** Opening DATASET CONTENT block **
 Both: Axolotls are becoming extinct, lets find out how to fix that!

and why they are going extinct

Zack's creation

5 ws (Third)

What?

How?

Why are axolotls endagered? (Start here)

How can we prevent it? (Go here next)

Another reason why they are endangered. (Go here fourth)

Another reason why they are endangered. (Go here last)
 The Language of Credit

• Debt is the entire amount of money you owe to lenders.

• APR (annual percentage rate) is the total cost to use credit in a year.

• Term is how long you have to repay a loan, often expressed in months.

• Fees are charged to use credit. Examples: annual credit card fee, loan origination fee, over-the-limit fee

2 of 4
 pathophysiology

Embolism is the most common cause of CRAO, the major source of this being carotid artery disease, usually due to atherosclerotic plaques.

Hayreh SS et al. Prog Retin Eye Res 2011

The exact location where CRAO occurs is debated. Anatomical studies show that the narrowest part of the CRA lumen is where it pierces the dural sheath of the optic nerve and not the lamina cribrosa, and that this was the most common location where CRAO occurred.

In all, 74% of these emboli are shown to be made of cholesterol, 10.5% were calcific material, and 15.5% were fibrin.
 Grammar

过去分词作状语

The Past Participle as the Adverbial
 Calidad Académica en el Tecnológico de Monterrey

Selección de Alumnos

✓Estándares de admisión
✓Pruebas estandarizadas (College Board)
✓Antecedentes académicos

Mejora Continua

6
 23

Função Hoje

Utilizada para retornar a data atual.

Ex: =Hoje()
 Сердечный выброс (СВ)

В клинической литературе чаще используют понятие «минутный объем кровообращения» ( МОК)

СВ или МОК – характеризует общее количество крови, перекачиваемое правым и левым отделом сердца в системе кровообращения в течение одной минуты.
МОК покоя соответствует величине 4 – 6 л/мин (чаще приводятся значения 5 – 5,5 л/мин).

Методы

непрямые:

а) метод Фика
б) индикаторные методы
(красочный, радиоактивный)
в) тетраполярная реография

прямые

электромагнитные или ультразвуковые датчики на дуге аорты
** Closing DATASET CONTENT block **
→ PROMPT: Please state how many lines of the data hold the string "this", with nothing else in your reply.

→ TASK OUTPUT: 2